Recreation impacts debated in logging lawsuit
Published 8:13 pm Sunday, September 8, 2019
- Oregon’s Board of Forestry has voted to proceed with a habitat conservation plan analysis opposed by the timber industry.
EUGENE — Environmentalists want a 100-acre Oregon logging project overhauled to better accommodate recreational users, arguing that existing federal plans will degrade scenic qualities and increase fire risks.
The U.S. Bureau of Land Management is so intent on an “aggressive commercial logging project” in an area slated for hiking and biking trails that it violated federal environmental law to approve the plan, said Nick Cady, attorney for the Cascadia Wildlands and Oregon Wild nonprofits.
The agency has other alternatives to clearcutting the timber sale next to the Thurston Hills Natural Area that would reduce visual impacts for recreational users, Cady said during oral arguments in Eugene on Thursday.
“They could have thinned over this entire area instead of regeneration harvest,” he said. “They need to analyze and harmonize logging with all these recreational values.”
By trying to conceal information about heightened fire hazards from the project, which is near Springfield, the BLM also failed to have a full public discussion about its consequences, as required by the National Environmental Policy Act, Cady said.
“It defies all logic for the BLM to conduct this type of logging in this area that’s surrounded by residences,” he said. “When the BLM attempts to hide damaging information about fire risk, that is where the agency violates NEPA.”
Earlier this year, the environmental groups filed a complaint asking a federal judge to overturn the government’s plan and block logging, which is expected to begin in early October.
Although the federal government officially designated a 1,000-acre “Willamalane” recreational area as part of a broader 2016 resource management plan for 1.3 million acres of BLM property in Oregon, the agency now claims it can ignore the impacts of logging on hikers and bikers, Cady said.
Buffer zones
The BLM is refusing to consider logging-free buffer zones around trails and other alternatives that would serve recreation, fuel reduction and timber harvest, he said. “This is textbook unreasonable agency behavior and a violation of NEPA.”
About 75% of the trails within the recreation area will be built along riparian or retention zones where logging isn’t slated to occur, countered John Tustin, an attorney for the BLM.
The BLM did take a “hard look” at environmental impacts under NEPA but doesn’t have to adopt the aesthetic preferences of the plaintiffs when analyzing the project, Tustin said.
Designating trails and buffer zones before the logging project is complete would complicate the project. “It makes sense from an economic and operational aspect to do the harvest first, before people enter the area,” he said.
The project is on Oregon & California Railroad Revested Lands — known as O&C Lands — where sustained-yield timber production is prioritized over other uses such as recreation, Tustin said.
Even so, the BLM sought to minimize adverse impacts on recreation by planning to change logging roads into trails and retaining 15% of the trees, he said. “Here the project maximized the retention allowed under the resource management plan,” he said.
Trees older than 70 years are significantly overrepresented in the project area, which interferes with BLM’s mission of providing a sustained yield of timber by planting new trees, he said.
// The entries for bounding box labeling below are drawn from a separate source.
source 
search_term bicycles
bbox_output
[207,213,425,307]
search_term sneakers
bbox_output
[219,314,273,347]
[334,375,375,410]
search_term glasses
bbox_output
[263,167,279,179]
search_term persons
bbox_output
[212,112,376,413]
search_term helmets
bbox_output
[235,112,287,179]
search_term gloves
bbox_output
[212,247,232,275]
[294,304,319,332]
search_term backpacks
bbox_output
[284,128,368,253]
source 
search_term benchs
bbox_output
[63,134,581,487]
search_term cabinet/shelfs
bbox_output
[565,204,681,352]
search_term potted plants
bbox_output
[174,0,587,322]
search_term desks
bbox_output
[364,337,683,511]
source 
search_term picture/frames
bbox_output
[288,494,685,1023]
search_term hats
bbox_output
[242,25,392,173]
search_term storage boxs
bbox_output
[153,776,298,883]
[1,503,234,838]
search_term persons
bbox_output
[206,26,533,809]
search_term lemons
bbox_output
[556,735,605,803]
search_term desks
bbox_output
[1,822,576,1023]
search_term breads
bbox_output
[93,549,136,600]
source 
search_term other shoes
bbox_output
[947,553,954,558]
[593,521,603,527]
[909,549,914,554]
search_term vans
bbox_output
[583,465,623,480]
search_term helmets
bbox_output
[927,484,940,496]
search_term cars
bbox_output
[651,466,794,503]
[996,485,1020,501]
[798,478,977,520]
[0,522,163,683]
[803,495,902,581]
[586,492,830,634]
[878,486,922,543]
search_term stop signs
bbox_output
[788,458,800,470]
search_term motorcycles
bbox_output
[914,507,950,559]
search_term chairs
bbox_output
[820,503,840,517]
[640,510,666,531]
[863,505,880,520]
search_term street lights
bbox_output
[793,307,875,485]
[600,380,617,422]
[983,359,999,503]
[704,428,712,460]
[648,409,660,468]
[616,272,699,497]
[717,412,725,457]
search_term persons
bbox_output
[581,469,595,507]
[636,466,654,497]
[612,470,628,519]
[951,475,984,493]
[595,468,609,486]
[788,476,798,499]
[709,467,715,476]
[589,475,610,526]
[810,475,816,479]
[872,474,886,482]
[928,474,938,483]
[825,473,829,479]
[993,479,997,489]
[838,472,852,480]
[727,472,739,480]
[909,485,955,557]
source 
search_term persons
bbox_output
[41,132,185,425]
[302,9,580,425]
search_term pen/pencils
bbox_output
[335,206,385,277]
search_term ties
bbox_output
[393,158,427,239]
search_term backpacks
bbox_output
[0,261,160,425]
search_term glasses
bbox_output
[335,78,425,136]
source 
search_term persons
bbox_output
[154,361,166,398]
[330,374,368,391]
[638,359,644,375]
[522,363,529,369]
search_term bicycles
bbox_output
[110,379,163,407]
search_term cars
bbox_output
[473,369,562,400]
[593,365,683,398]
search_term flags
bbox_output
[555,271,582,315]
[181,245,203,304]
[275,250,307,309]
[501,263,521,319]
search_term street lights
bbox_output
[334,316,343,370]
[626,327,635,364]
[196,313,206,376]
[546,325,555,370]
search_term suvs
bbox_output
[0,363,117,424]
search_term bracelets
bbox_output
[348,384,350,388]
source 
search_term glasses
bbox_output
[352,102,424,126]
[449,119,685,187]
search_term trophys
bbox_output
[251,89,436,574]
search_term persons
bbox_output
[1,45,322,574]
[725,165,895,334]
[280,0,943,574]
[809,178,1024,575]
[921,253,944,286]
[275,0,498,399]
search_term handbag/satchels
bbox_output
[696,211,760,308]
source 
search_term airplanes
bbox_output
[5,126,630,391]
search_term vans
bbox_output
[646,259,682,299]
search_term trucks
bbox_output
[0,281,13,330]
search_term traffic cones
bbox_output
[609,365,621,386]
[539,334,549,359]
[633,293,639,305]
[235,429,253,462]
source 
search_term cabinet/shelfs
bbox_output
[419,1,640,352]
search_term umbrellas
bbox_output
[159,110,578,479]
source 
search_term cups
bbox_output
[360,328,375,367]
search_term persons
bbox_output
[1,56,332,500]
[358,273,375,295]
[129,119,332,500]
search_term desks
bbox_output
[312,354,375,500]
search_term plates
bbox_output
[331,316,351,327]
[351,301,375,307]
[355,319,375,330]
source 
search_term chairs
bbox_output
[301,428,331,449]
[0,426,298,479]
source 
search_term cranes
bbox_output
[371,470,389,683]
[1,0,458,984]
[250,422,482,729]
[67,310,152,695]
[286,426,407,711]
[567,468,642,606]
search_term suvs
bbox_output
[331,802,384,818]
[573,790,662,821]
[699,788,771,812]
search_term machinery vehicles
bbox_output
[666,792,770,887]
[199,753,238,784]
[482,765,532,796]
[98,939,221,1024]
For that reason, a regeneration harvest is preferable to thinning.
“They’re being proactive to move forward and readjust the age class distribution,” Tustin said. “Thinning does not adjust the age class distribution.”
The agency also properly considered fire risk effects from the logging project and concluded the impacts across the region would be minimal due to the “checkerboard” pattern of BLM land ownership, which is interspersed with private properties, he said.
Slash from the logging project will be removed and burned in a controlled manner to reduce risks, and trails will improve access for emergency vehicles, Tustin said.
Such site-specific factors were considered, as is mandated under NEPA, he said. “It’s not whether the agency considered every conceivable effect.”
Fire hazards were already extensively studied in the region and were referenced in the specific plans for the 100-acre project, Tustin said.
“Our position is you don’t need to repeat that analysis because you’ve already done it,” he said. “It was never hidden from the public.”
Fast-growing trees
Logging in the project area will make for a “dynamic, changing landscape” of fast-growing trees that won’t resemble a traditional clearcut project, said Lawson Fite, an attorney for the Seneca Sawmill Co., which is buying the timber and intervened in the lawsuit.
“It’s not going to be the equivalent of a parking lot or a sidewalk,” he said. “It’s a different kind of work in the woods.”
Increasing the amount of timber cut from the project area with a regeneration harvest instead of thinning is also important to Seneca, said Sara Ghafouri, an attorney for the company. “It helps inform their operational plan of where they’re going to get timber.”
At the conclusion of the hearing, U.S. District Judge Michael McShane said he’d try to issue a preliminary order in the case before the expected harvest operations begin.